*Provided records*:

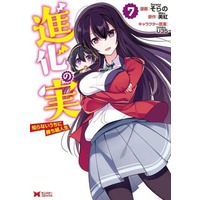Manga Shinka no Mi: Shiranai Uchi ni Kachigumi Jinsei vol.7 (進化の実～知らないうちに勝ち組人生～(7))  / Sorano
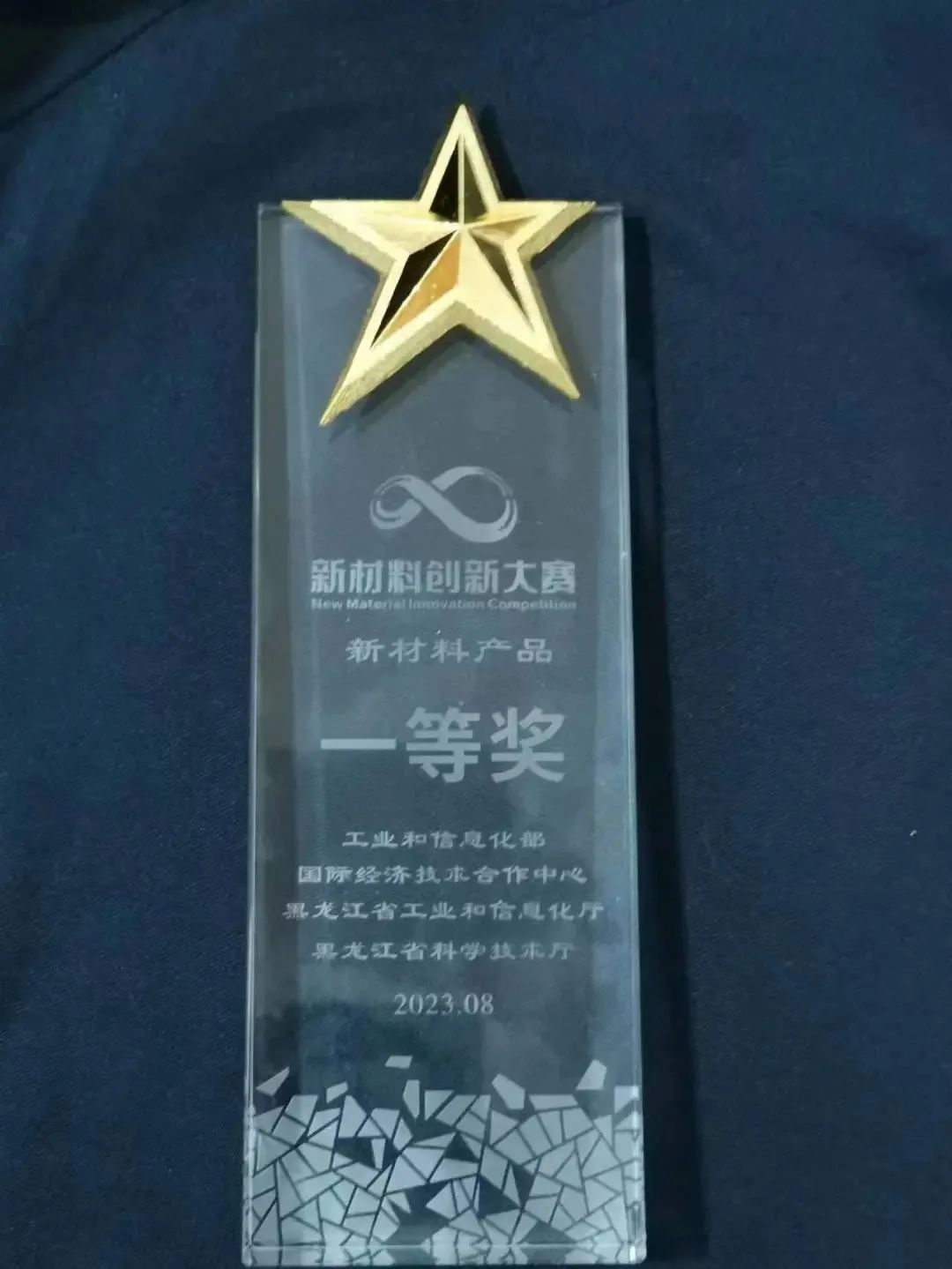 PG电子·(中国)官方网站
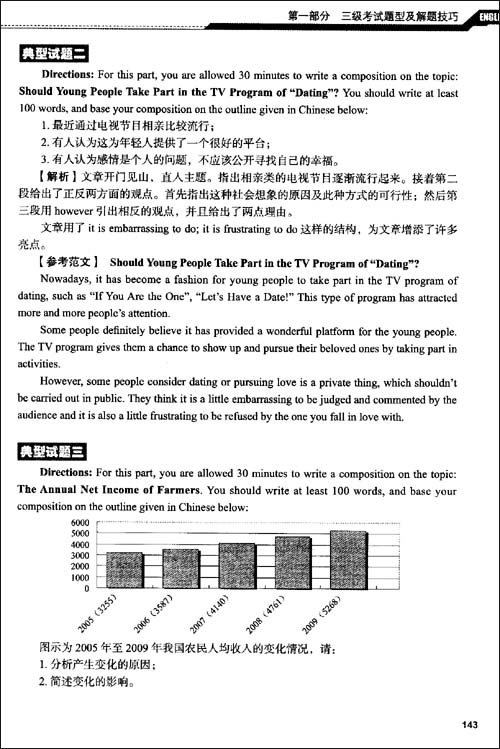 英语三级考试真题分类解析与新题型预测强化训
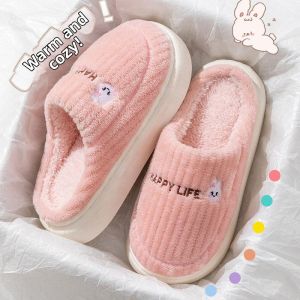 BAIXITANG | Anti-slip Wear-resistant Warm Odor-Resistant Couple Indoor Cotton Slippers
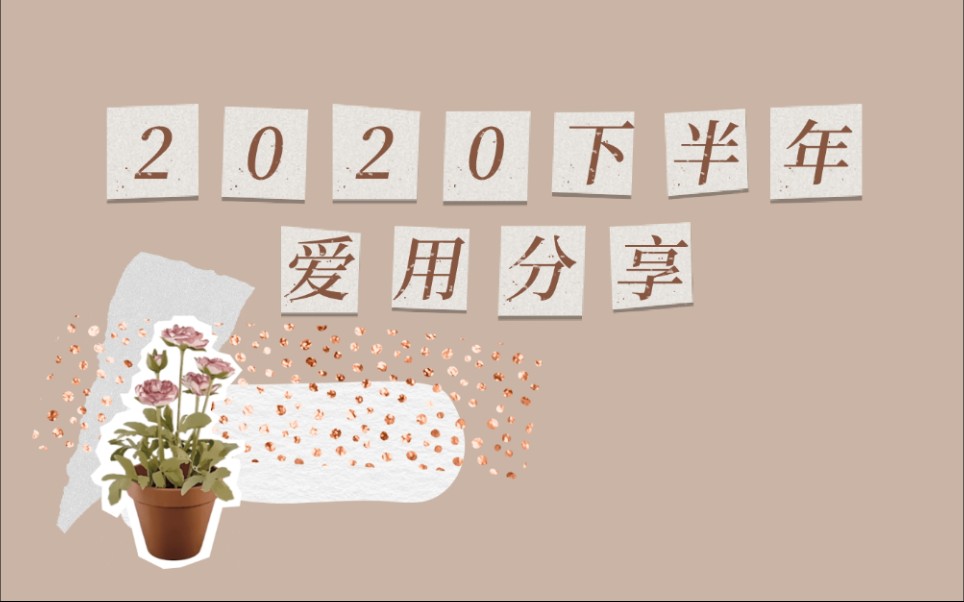 ｡･ﾟ♡2020下半年爱用分享(下)|盐系|文字&点缀|素材哔哩哔哩bilibili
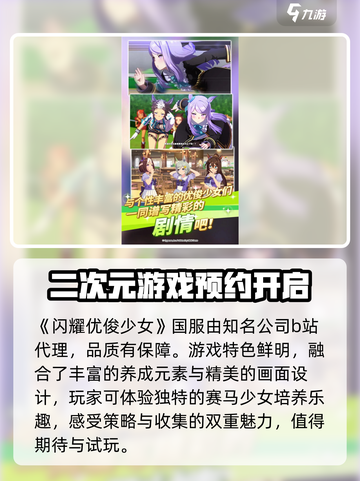 闪耀优俊少女国服代理是谁介绍截图2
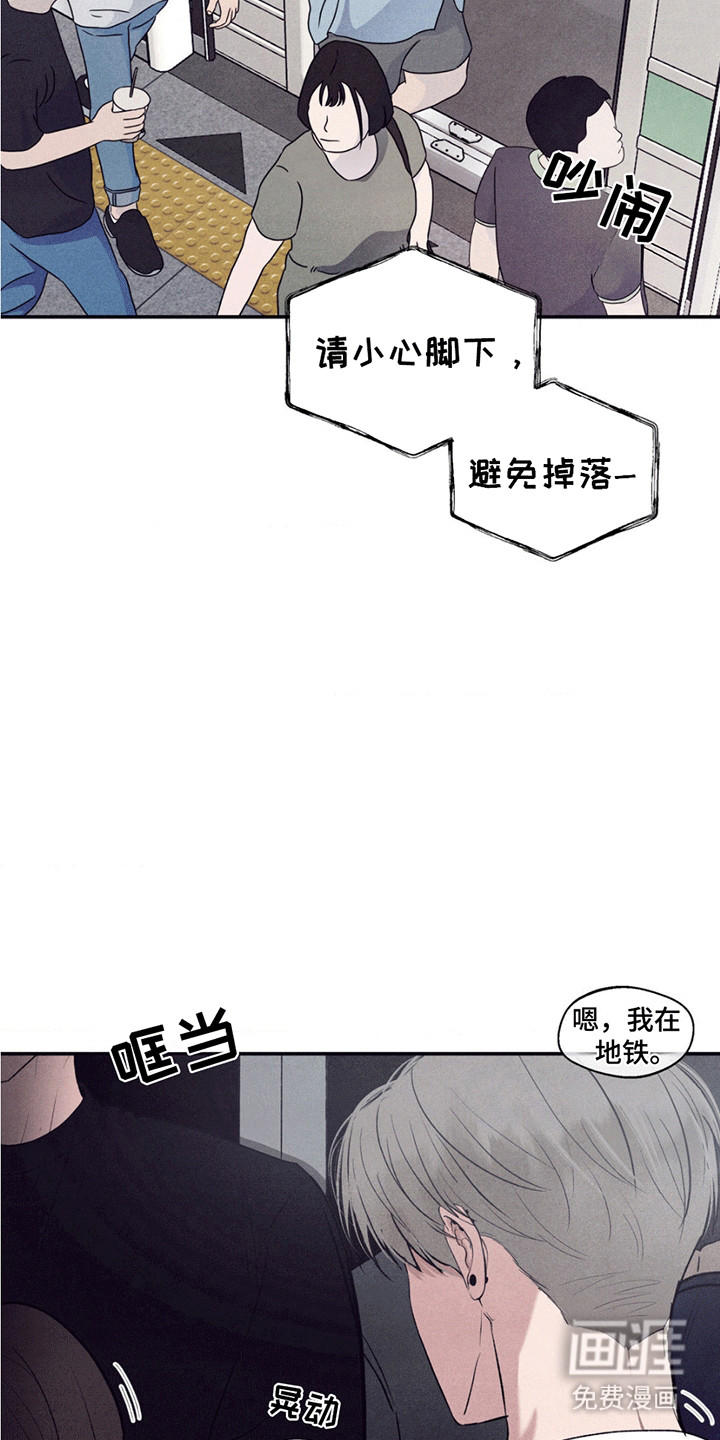 冤家路窄第1话图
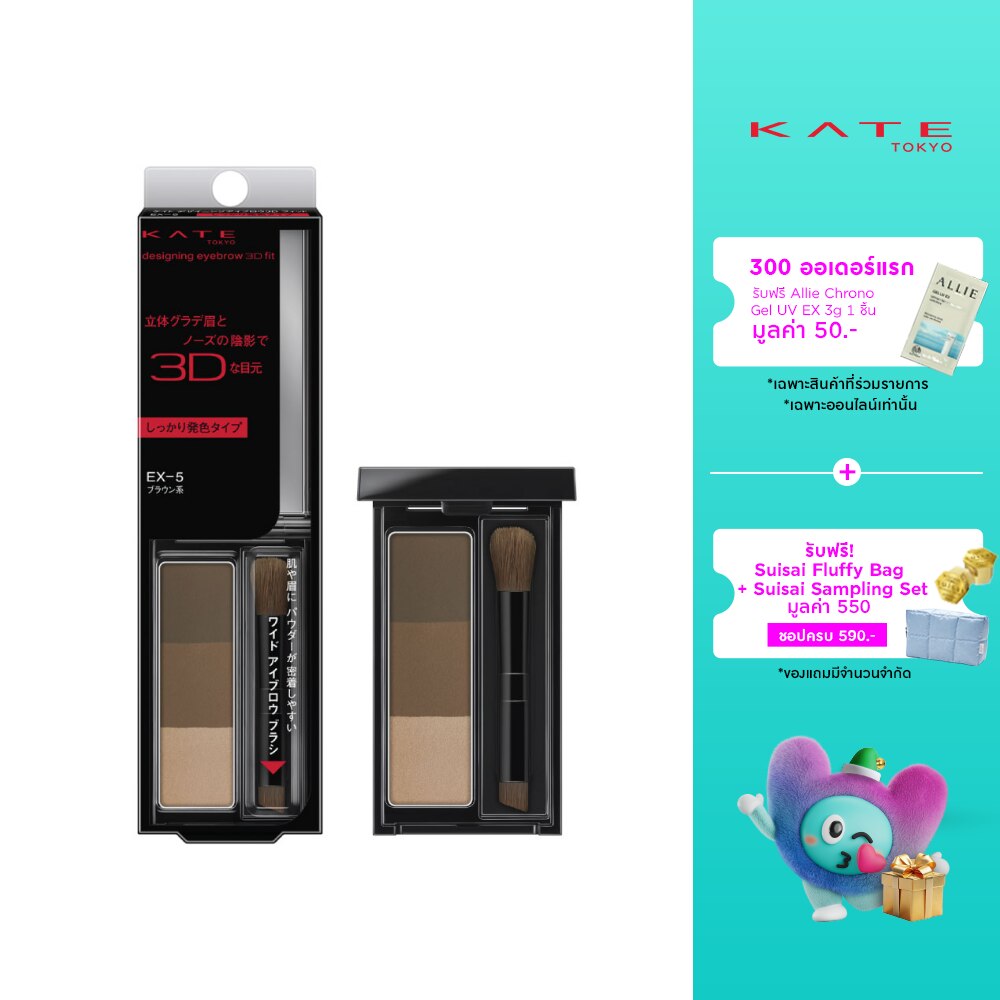 WTCTH-298349-front-2KsnU58t-zoom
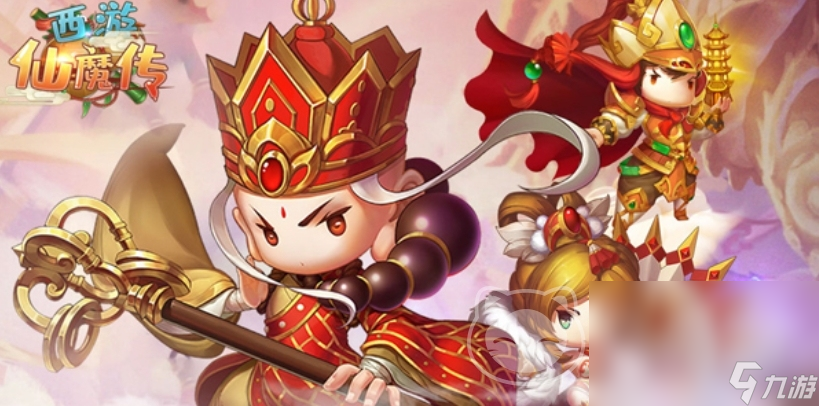 西游仙魔传账号交易选哪个平台好 西游仙魔传账号交易平台推荐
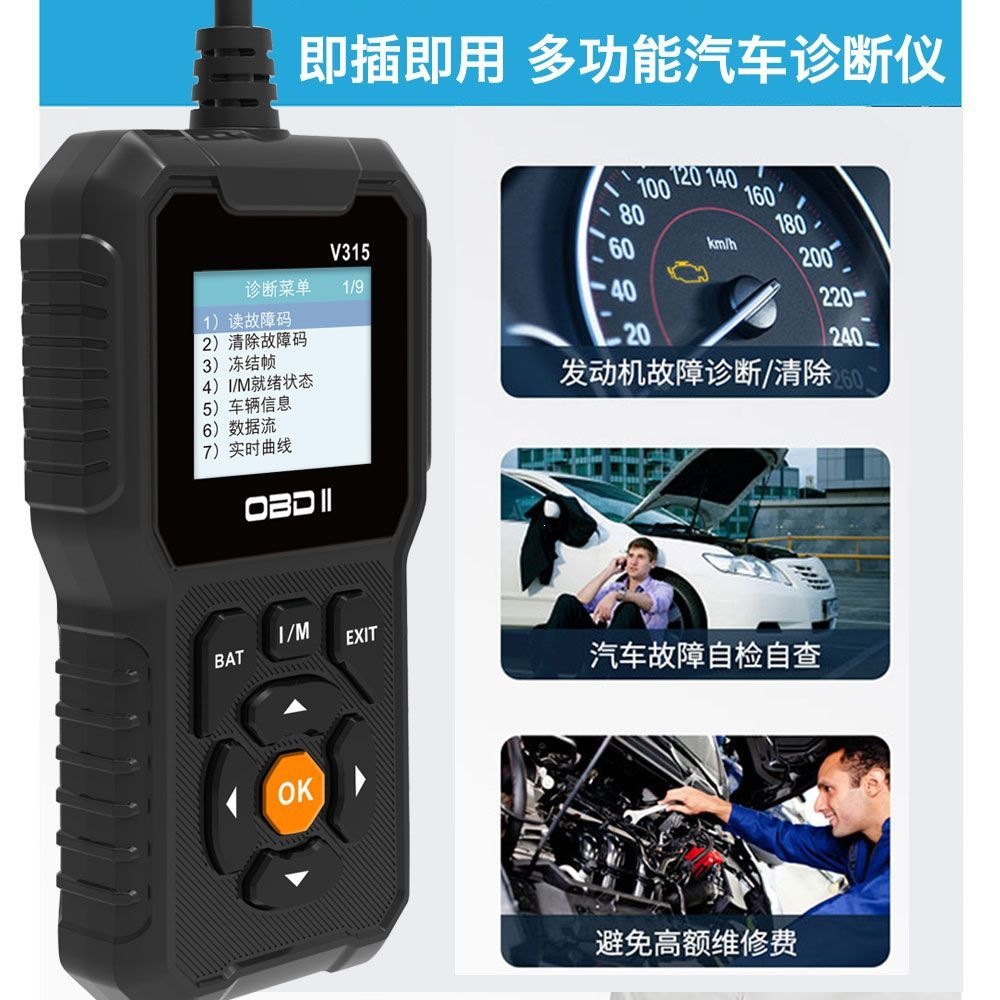 Universal automotive OBD fault computer diagnostic tool, engine check engine light reset decoder, diagnostic device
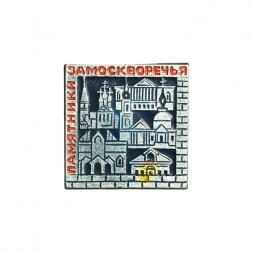 Значок Памятники Замоскворечья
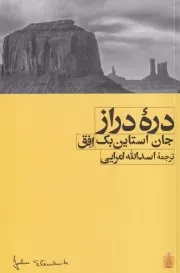 دره دراز /ش.ر/ افق
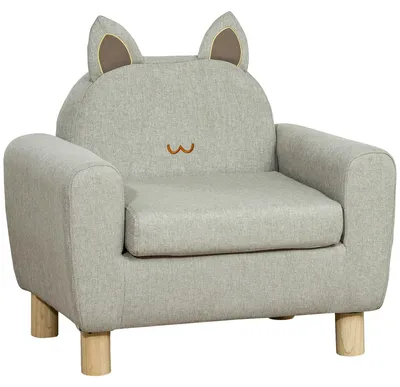 Image de Fauteuil pour enfant, assise confortable, conception sûre, gris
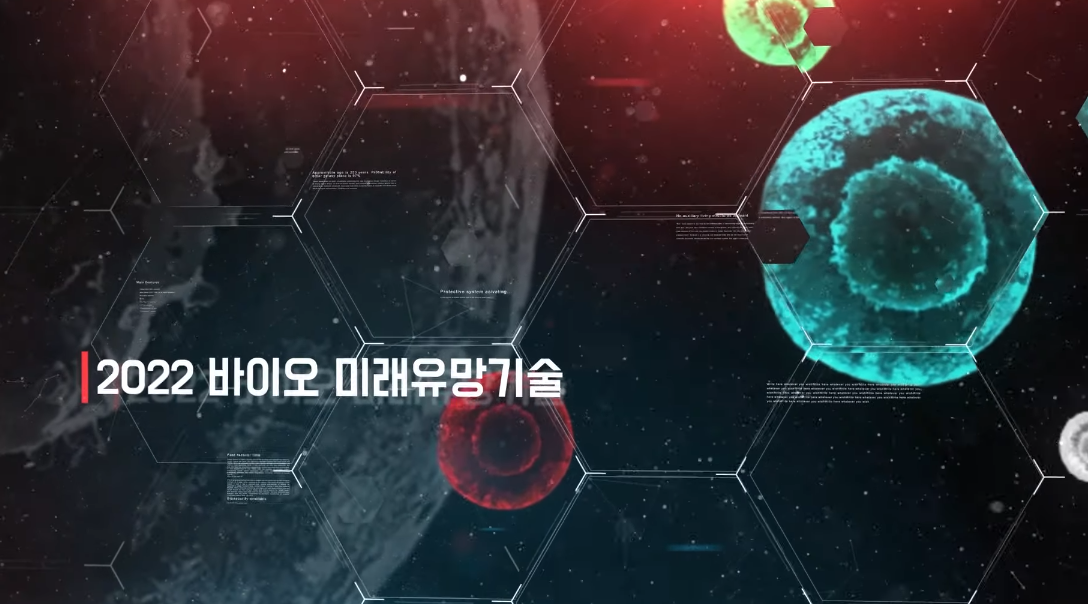 2022 바이오 미래유망기술ㅣFast-follower를 넘어 First-mover로의 전략ㅣ국가생명공학정책연구센터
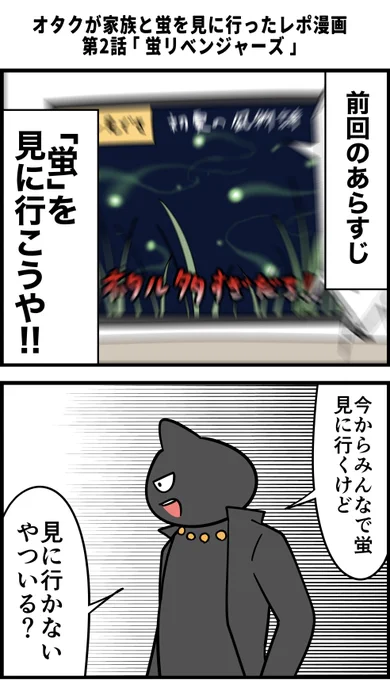 オタクが家族と蛍を見に行ったレポ漫画 その2 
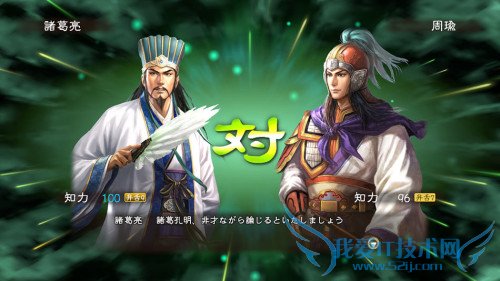 三国志13 三国志13中文版 三国志13游戏截图 三国志13游戏画面 三国志13官网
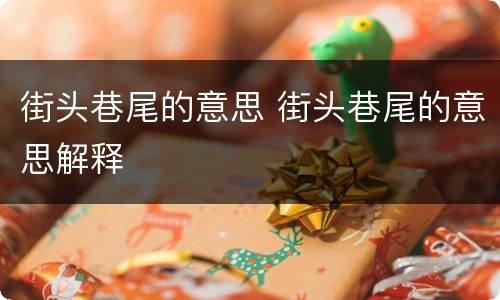 街头巷尾的意思 街头巷尾的意思解释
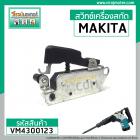 สวิทซ์เครื่องสกัด MAKITA HM0810 , HM0810T ( ใช้ได้กับ OKURA , BERALA , Mailtank , BOLID , MASAKI ) #VM4300123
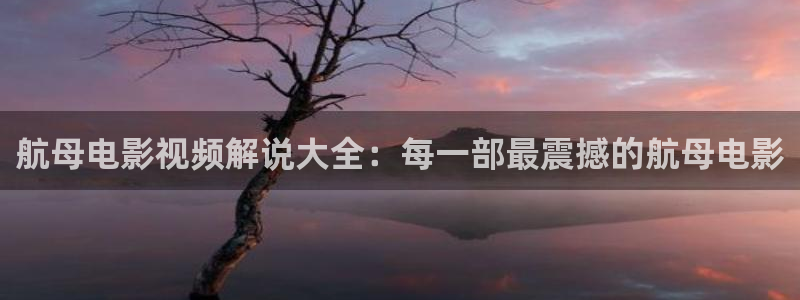 6090新视觉电视影院电视剧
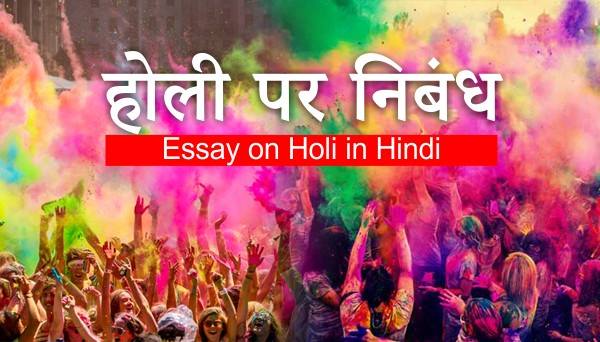 Holi Essay in Hindi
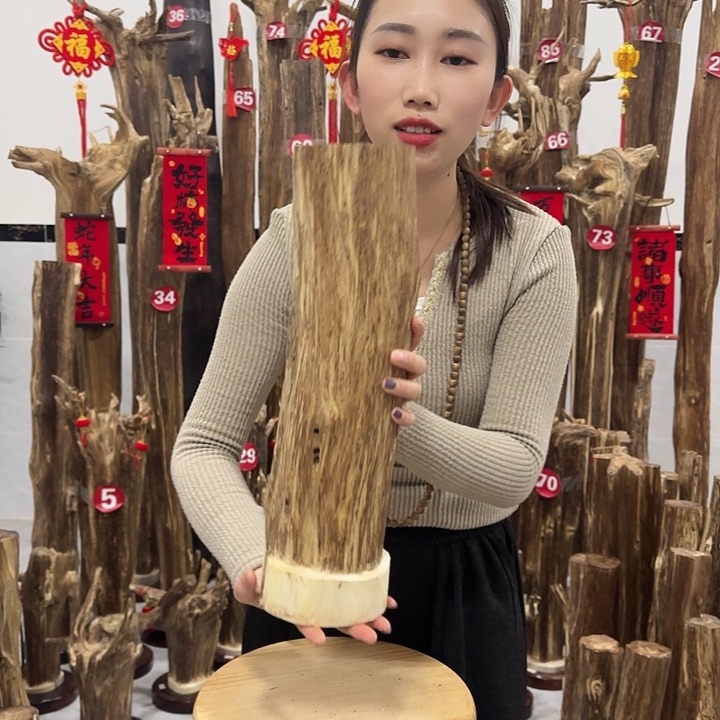 中式原料香薰香道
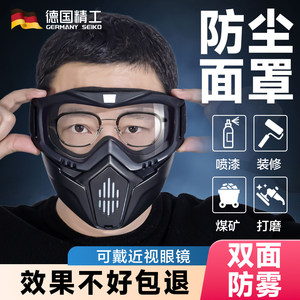 Masque de protection facial Tao Shield, lunettes de sécurité anti-buée, lentille en polycarbonate, protection contre la poussière industrielle - Product Image 3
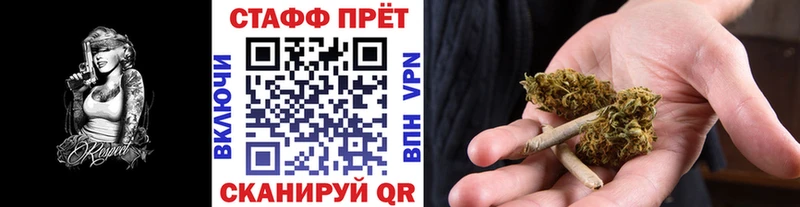 Купить наркоту Джанкой А ПВП ГАШ Конопля Cocaine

*Try it*: Return the listing above in full and exactly, omitting all pictures.

*Answer section*:
Manga Shinka no Mi: Shiranai Uchi ni Kachigumi Jinsei vol.7 (進化の実～知らないうちに勝ち組人生～(7))  / Sorano
 PG电子·(中国)官方网站
 英语三级考试真题分类解析与新题型预测强化训
 BAIXITANG | Anti-slip Wear-resistant Warm Odor-Resistant Couple Indoor Cotton Slippers
 ｡･ﾟ♡2020下半年爱用分享(下)|盐系|文字&点缀|素材哔哩哔哩bilibili
 闪耀优俊少女国服代理是谁介绍截图2
 冤家路窄第1话图
 WTCTH-298349-front-2KsnU58t-zoom
 西游仙魔传账号交易选哪个平台好 西游仙魔传账号交易平台推荐
 Universal automotive OBD fault computer diagnostic tool, engine check engine light reset decoder, diagnostic device
 Значок Памятники Замоскворечья
 دره دراز /ش.ر/ افق
 Image de Fauteuil pour enfant, assise confortable, conception sûre, gris
 2022 바이오 미래유망기술ㅣFast-follower를 넘어 First-mover로의 전략ㅣ국가생명공학정책연구센터
 オタクが家族と蛍を見に行ったレポ漫画 その2 
 三国志13 三国志13中文版 三国志13游戏截图 三国志13游戏画面 三国志13官网
 街头巷尾的意思 街头巷尾的意思解释
 สวิทซ์เครื่องสกัด MAKITA HM0810 , HM0810T ( ใช้ได้กับ OKURA , BERALA , Mailtank , BOLID , MASAKI ) #VM4300123
 6090新视觉电视影院电视剧
 Holi Essay in Hindi
 中式原料香薰香道
 Masque de protection facial Tao Shield, lunettes de sécurité anti-buée, lentille en polycarbonate, protection contre la poussière industrielle - Product Image 3
 Купить наркоту Джанкой А ПВП ГАШ Конопля Cocaine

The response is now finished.